Wireless sensor networks are deployed in unattended and hostile environment for many applications such as battlefield surveillance. The WSN applications may require knowing the locations of the node in the network to assist in neighbour discovery, selective information sharing and so on. The trivial approach to node localization is to equip each node with GPS. However, the cost and size of GPS enabled nodes make it impractical for resource-constrained, low cost WSNs. GPS-free node localization has been addressed using two different approaches - Beacon Based (BB) and Without Beacon Based (WBB). In BB approach, few nodes aware of their locations serve as beacons to help other nodes in the network localize themselves.

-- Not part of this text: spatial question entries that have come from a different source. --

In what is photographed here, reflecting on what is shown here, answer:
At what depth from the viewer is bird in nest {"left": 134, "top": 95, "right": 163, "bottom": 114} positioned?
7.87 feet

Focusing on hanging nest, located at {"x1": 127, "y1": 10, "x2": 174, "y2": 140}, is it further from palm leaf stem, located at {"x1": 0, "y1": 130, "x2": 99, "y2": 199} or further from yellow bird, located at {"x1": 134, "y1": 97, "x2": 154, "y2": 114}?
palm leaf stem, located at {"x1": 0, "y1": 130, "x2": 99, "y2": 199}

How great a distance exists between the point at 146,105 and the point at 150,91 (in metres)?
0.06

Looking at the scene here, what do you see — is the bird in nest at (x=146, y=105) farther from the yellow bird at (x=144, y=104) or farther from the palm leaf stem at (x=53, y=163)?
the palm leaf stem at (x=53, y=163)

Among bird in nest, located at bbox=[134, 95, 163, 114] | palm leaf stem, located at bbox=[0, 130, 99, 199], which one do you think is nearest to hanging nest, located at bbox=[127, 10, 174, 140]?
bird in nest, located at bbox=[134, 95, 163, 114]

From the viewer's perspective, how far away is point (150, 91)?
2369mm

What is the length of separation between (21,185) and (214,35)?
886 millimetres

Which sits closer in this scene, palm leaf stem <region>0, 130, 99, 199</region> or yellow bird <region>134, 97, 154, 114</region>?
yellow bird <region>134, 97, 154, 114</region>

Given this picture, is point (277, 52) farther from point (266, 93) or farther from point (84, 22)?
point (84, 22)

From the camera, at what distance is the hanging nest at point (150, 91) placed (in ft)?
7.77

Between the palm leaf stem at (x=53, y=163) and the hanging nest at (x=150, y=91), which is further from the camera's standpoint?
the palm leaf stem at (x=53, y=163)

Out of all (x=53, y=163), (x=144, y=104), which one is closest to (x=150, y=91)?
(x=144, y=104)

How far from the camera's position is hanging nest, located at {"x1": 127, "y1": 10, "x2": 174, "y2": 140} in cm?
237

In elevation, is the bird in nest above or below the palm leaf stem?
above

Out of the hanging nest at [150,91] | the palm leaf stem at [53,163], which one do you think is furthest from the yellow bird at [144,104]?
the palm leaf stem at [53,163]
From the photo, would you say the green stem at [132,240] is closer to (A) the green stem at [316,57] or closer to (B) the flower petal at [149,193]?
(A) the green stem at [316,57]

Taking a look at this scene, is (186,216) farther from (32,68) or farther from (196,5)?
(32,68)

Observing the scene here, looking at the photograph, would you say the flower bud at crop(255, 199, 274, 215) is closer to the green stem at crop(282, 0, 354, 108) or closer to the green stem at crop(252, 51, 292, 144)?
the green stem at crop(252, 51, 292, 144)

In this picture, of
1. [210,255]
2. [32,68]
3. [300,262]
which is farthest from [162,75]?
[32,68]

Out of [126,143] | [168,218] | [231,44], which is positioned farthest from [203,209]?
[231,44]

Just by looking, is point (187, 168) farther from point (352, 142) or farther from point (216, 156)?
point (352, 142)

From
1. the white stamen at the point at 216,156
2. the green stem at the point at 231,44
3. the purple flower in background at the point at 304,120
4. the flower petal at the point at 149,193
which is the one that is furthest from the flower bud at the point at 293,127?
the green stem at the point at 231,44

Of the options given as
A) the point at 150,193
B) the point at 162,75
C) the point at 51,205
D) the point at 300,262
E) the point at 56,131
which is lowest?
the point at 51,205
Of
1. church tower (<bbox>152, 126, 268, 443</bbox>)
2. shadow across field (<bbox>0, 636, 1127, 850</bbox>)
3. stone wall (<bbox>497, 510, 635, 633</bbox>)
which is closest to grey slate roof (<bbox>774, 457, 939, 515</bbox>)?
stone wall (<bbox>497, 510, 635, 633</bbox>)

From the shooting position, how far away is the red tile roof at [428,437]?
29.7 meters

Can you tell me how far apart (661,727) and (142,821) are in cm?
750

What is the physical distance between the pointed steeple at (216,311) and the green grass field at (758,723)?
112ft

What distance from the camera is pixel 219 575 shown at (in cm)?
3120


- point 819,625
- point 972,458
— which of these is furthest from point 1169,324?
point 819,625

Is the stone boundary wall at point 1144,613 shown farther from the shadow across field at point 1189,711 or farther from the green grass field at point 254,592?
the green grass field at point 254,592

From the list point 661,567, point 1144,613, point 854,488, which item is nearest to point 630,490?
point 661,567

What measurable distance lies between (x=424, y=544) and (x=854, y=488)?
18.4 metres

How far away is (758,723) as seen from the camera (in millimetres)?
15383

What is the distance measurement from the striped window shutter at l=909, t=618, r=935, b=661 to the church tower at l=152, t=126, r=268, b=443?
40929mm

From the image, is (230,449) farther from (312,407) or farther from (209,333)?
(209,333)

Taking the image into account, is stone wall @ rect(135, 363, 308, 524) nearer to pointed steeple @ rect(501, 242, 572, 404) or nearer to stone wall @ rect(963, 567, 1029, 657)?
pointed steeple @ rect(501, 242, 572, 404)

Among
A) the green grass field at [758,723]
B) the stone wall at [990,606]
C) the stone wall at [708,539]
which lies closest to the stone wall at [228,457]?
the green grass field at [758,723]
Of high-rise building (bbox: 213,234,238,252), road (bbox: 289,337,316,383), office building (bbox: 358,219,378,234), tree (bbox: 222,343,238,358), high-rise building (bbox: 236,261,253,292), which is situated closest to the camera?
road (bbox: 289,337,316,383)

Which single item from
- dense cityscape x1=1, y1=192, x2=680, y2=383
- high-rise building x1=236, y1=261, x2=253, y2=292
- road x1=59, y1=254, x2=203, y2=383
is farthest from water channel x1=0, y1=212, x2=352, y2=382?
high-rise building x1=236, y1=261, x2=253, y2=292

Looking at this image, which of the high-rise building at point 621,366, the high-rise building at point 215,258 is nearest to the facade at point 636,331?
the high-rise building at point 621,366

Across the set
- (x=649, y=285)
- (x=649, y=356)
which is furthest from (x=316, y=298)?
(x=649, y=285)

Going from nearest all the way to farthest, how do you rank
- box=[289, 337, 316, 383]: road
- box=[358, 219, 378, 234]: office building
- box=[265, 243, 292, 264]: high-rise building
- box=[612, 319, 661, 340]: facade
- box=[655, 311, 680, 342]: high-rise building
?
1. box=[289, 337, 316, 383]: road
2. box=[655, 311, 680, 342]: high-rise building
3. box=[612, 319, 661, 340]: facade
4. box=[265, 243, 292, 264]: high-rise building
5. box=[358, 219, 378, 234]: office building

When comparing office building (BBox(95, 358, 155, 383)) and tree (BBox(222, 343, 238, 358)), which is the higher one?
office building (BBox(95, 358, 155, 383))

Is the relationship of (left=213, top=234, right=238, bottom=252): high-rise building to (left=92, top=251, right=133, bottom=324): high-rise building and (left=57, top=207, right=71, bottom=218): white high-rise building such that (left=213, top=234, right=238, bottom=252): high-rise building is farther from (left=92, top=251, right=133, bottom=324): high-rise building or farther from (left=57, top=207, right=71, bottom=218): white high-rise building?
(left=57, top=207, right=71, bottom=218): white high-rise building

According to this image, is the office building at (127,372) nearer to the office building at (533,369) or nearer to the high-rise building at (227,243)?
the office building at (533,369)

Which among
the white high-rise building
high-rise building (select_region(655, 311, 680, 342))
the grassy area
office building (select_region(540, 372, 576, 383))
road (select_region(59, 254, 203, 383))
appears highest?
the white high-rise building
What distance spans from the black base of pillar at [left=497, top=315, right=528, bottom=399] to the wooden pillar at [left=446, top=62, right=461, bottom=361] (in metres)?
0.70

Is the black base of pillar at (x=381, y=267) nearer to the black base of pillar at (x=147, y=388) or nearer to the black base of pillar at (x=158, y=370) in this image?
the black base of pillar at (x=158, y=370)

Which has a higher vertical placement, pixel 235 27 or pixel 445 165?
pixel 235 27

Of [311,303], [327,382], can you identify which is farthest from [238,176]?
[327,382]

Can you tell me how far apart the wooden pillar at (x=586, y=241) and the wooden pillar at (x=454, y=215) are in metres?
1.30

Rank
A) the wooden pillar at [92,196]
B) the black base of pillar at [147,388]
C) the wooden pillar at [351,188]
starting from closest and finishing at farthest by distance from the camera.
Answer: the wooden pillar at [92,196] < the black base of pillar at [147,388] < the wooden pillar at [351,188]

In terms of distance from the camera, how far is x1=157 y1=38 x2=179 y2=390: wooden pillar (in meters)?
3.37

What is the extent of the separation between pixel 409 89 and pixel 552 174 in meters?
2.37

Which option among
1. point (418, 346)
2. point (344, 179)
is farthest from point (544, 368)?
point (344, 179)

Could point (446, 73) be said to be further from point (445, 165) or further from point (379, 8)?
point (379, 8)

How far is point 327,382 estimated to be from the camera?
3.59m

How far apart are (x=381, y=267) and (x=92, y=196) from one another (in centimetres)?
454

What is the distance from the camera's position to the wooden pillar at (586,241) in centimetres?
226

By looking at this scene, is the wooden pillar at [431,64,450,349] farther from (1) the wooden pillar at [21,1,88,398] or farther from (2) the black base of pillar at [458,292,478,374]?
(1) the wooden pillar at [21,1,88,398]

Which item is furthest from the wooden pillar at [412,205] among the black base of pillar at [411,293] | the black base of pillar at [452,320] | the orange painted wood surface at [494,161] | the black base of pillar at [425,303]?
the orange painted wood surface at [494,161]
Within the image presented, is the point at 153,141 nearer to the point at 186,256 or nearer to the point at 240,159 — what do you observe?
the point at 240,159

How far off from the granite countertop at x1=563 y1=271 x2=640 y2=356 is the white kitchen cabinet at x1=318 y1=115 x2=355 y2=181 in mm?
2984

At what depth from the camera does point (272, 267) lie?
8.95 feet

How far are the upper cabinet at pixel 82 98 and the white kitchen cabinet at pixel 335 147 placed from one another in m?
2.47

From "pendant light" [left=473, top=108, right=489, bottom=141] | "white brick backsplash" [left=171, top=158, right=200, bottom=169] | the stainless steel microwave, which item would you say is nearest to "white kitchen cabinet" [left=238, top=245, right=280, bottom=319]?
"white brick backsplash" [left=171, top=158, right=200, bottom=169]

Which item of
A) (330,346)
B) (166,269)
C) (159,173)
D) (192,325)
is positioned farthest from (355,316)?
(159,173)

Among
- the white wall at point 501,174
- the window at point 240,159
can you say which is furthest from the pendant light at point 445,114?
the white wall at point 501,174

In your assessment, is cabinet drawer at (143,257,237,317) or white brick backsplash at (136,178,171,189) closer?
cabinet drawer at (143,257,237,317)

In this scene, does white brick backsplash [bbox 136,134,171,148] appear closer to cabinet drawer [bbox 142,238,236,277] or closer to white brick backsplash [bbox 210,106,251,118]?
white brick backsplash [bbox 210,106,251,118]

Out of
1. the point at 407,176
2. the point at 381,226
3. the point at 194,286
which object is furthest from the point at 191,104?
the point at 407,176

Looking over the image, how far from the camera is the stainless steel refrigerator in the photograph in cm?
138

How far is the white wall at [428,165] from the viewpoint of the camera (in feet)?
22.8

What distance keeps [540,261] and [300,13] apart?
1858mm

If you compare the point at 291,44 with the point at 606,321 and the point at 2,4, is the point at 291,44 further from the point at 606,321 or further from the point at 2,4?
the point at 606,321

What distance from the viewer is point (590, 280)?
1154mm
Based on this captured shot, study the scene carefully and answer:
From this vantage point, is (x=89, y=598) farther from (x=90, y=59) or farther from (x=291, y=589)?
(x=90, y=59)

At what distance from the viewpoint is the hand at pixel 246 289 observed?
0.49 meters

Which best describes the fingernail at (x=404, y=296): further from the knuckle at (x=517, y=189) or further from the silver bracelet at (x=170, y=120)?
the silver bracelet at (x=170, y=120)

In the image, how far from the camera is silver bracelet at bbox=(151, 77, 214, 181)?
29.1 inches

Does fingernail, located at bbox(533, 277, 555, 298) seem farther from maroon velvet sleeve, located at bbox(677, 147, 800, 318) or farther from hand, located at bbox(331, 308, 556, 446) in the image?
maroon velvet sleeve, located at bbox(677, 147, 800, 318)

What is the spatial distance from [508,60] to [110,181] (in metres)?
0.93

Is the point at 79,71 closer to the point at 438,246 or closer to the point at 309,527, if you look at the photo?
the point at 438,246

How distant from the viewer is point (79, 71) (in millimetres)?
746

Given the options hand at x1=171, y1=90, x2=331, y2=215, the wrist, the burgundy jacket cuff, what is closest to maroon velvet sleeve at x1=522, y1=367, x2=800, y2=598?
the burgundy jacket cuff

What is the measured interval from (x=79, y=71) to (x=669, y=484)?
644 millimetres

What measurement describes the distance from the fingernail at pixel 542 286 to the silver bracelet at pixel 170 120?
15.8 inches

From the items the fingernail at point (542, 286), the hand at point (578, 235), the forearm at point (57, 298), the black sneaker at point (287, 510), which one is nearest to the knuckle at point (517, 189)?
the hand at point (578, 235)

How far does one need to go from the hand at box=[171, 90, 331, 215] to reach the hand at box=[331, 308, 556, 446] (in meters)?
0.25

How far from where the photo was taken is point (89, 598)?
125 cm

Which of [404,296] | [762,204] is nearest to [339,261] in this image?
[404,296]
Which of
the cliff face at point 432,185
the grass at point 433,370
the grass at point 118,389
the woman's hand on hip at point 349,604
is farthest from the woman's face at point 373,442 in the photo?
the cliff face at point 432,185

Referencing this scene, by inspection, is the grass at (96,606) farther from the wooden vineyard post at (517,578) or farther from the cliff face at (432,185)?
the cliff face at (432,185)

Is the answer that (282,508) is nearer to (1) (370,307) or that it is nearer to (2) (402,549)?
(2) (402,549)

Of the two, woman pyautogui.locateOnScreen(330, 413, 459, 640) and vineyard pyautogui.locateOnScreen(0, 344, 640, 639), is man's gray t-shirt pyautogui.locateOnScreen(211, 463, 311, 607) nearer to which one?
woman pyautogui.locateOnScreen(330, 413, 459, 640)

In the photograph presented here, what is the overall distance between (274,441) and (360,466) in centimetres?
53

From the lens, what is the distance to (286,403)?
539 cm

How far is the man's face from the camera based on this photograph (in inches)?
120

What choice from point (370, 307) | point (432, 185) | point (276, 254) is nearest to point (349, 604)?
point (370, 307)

In WBB approach, nodes need to localize themselves with the help of their neighbours only. Although, knowledge of nodes' location within network is desirable, exposure of node location information to adversary may lead to undesirable consequences, such as ease of planning for node capture attack, and hence the need of secure localization. The BB approach has been studied extensively under adversarial model and many algorithms based on BB approach have been proposed in literature in order to localize nodes in a secure manner. In contrast, WBB approach for node localization under adversarial model has not received substantial attention from researchers. In this chapter, we discuss static and dynamic key settings for node localization using WBB for node localization under adversarial model. We consider the Localized Combinatorial Keying (LEAP) and Localized Encryption and Authentication Protocol (LEAP) as the building block and propose a protocol for pair-wise key establishment and key revocation to facilitate secure node localization without using beacon nodes in mobile sensor networks, aiming at providing resilience against node impersonation attack and thus minimizing the impact of node capture threats. We provide a comparison of the improved protocol with other related protocols. We show that the improved protocol provides effective node localization in a secure manner with minimal node capture threats.